• **Your goal**: Copy the listing starting at the line containing "Roughly how far" and ending at the end of the listing, swapping "camera" for "viewer" and changing nothing else, and omit the pictures.
--- begin Stored rows ---
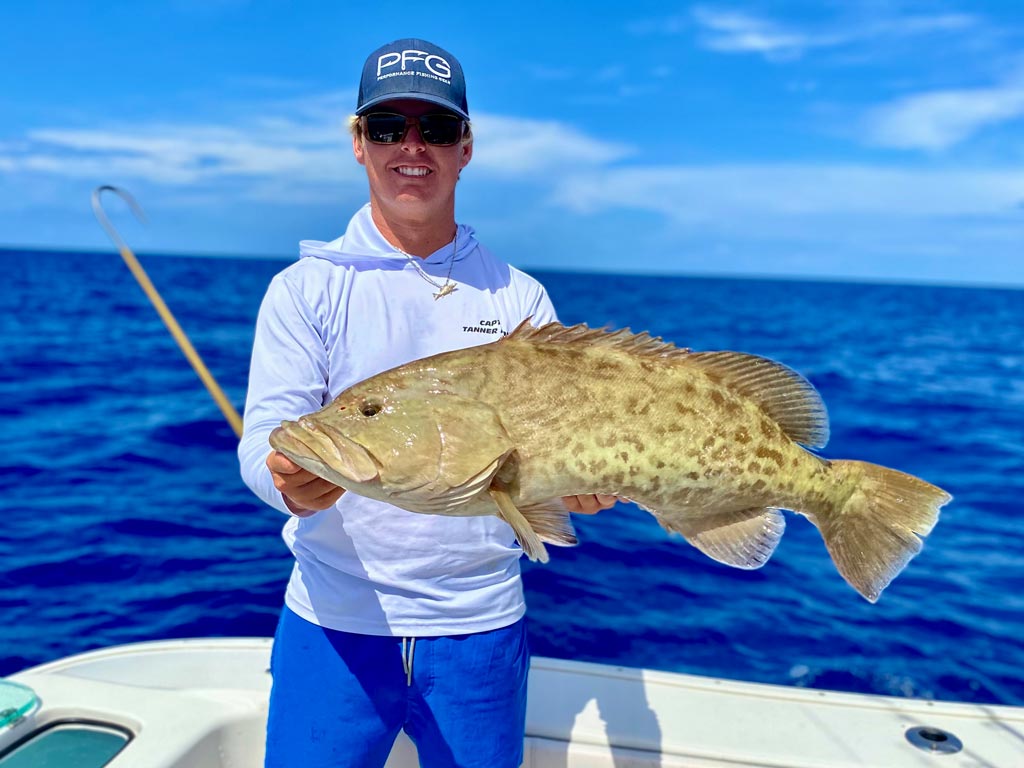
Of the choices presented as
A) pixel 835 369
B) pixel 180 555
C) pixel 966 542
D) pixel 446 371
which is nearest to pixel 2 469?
pixel 180 555

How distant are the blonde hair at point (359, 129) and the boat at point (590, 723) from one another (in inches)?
95.8

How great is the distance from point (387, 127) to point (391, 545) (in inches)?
54.8

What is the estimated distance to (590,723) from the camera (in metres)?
3.55

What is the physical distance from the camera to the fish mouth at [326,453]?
206cm

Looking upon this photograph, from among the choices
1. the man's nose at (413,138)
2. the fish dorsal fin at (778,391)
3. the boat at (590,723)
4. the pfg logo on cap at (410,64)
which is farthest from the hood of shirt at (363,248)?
the boat at (590,723)

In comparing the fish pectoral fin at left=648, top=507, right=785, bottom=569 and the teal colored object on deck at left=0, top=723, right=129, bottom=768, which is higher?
the fish pectoral fin at left=648, top=507, right=785, bottom=569

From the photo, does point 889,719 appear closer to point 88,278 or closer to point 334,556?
point 334,556

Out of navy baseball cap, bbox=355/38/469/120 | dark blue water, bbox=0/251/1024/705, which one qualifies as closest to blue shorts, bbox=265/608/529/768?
navy baseball cap, bbox=355/38/469/120

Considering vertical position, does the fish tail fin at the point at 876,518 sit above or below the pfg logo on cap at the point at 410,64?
below

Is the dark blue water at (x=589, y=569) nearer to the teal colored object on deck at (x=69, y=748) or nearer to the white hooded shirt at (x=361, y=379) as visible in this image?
the teal colored object on deck at (x=69, y=748)

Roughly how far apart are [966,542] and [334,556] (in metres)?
9.47

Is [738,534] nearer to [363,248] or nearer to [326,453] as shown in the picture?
[326,453]

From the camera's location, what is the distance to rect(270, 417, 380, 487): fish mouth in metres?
2.06

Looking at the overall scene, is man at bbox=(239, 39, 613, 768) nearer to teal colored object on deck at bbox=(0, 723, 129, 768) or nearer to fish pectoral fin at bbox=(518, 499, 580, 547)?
fish pectoral fin at bbox=(518, 499, 580, 547)
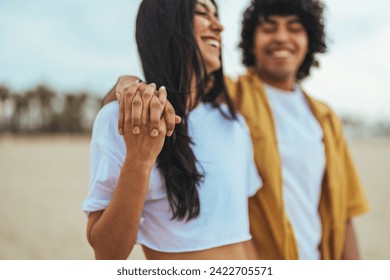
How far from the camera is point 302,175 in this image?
4.74 ft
--- end Stored rows ---
• **Solution below**:
Roughly how far apart are [966,542] and [334,556] (in metres)?
9.47

Is [738,534] nearer to [363,248] or nearer to [326,453] as shown in the picture?
[326,453]

From the viewer's location, what is the distance to rect(270, 417, 380, 487): fish mouth in metres?
2.06

Looking at the overall scene, is man at bbox=(239, 39, 613, 768) nearer to teal colored object on deck at bbox=(0, 723, 129, 768) or nearer to fish pectoral fin at bbox=(518, 499, 580, 547)?
fish pectoral fin at bbox=(518, 499, 580, 547)
How far from the viewer is point 302,175 in this image?
4.74 ft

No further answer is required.